Despite the title, Beard writes not only about her romantic life, but about all her significant relationships. In “Bonanza,” she writes about visiting her grandmother as a child and realizing that all her grandmother can look forward to are nights spent knitting in front of the television: “I wished suddenly that my grandma was dead, so she wouldn’t have to knit that afghan anymore.” “Cousins” is a heartbreakingly beautiful, braided essay about the close relationship between Beard’s mother and Beard’s aunt (her mother’s sister) and the relationship between Beard and her cousin Wendell, who are like sisters.
In “Coyotes,” Beard writes about a road trip to Arizona with a boyfriend, camping in the desert. The prose in this essay is particularly gorgeous—she writes about the saguaros as if they are regal and human, royalty, “cactus emeritus.” She describes them indifferently receiving visitors, like birds, which cut into the cactus’s flesh, and after, the cactus “begins the slow, tedious task of sealing its wound.” This essay is braided, too, alternating between the road trippers and the imagined, close third point of view story of a coyote they run into on their road trip.

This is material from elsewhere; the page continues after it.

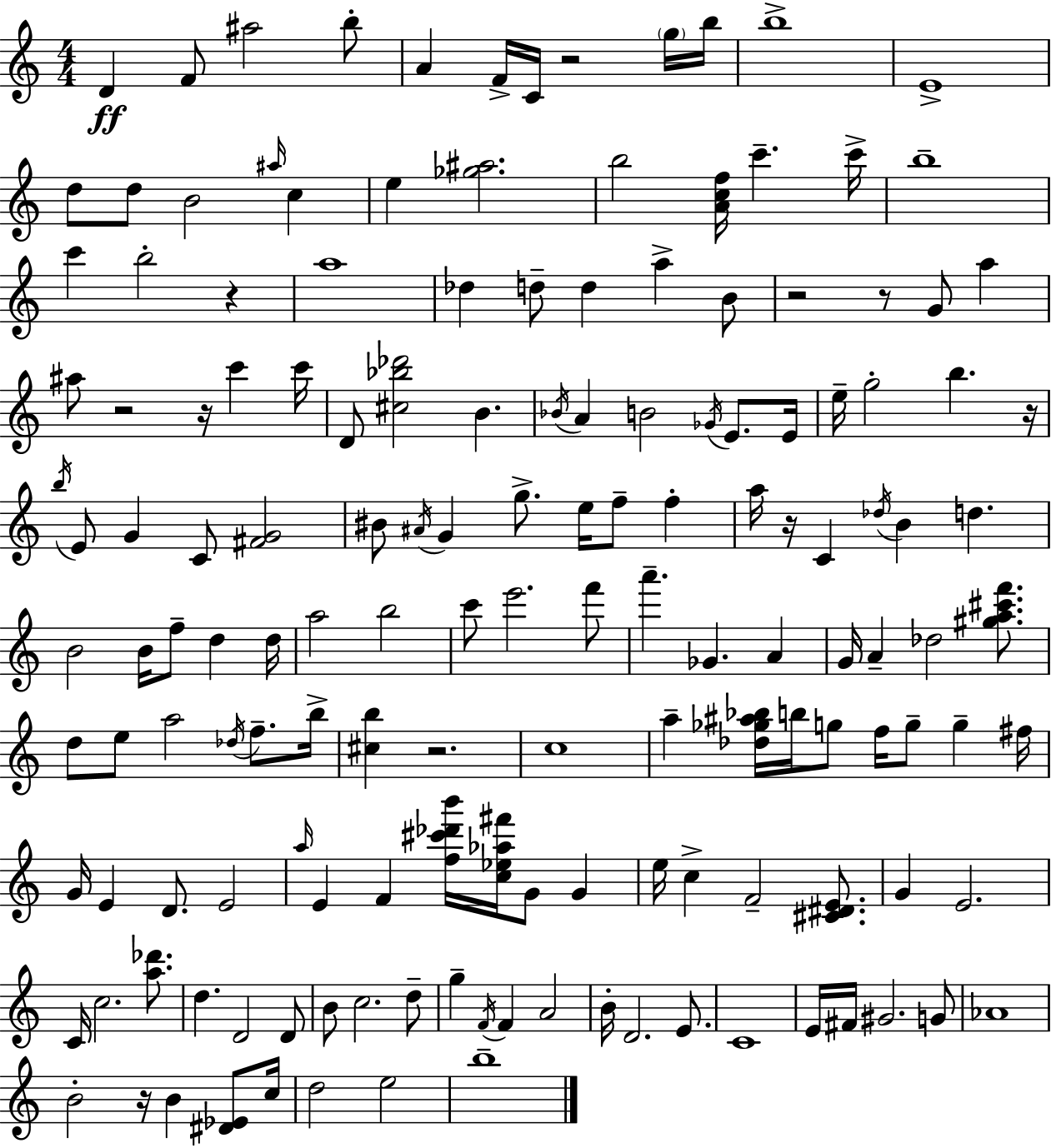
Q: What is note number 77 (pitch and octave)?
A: Db5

Halfway through the collection, the essay “The Fourth State of Matter” describes a traumatic event and devastating loss in Beard’s life. The loss occurs at the outset of Beard’s separation from her husband and points up her husband’s selfishness—he calls sobbing, pleading, wanting her to “reassure him that he’s strong enough to leave” her. It is this crushing loss outside of her marriage that seems to make her stronger and more willing to lose her husband, too. The loss of her marriage suddenly seems like nothing in comparison.
Beard follows this essay about loss with another about the loss of her favorite childhood doll, Hal, when she is still a toddler with a limited ability to express her pain or outrage. This essay contains my favorite meta moment among many. Beard remembers a conversation between her parents: Her father says that, within three days, she won’t remember losing Hal, but her mother worries that she’ll not only remember it but will be telling people about it many years later. And now, here she is writing about it.

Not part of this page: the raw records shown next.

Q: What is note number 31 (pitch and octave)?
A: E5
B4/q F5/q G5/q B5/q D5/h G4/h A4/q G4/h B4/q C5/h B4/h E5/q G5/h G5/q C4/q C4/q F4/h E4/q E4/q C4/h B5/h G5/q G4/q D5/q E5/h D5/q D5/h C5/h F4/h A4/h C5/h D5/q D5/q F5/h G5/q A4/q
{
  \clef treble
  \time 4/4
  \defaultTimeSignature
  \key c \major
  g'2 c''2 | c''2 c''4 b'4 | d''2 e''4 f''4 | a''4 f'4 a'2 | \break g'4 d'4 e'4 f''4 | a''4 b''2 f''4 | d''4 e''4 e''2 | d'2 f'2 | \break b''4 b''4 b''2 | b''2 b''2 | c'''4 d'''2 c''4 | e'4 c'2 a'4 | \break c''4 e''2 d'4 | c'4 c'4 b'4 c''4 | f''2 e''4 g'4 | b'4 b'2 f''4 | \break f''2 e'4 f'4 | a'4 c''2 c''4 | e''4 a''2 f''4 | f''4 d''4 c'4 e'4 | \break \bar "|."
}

The memoir is complex and layered. In the second half of the collection, the earlier essays begin to make even more sense and to take on deeper meaning. The final essay, “The Boys of My Youth,” tracks Beard’s life in boys/men and ends with her back at square one in some ways, but at the beginning of a new chapter in her life in others. In another meta moment, this essay finds Beard writing about writing the essays for the book.
For readers of memoir, this is one not to be missed, and for writers of memoir, it is a masterclass in excavating the past, immersing oneself in painful memories and emotions, and structuring a memoir in essays. Although the collection was published more than twenty years ago, its truths about what it is to be a girl, a woman, a wife, a daughter, a sister, and a friend, are so universal and deeply rooted in the feminine experience as to be timeless.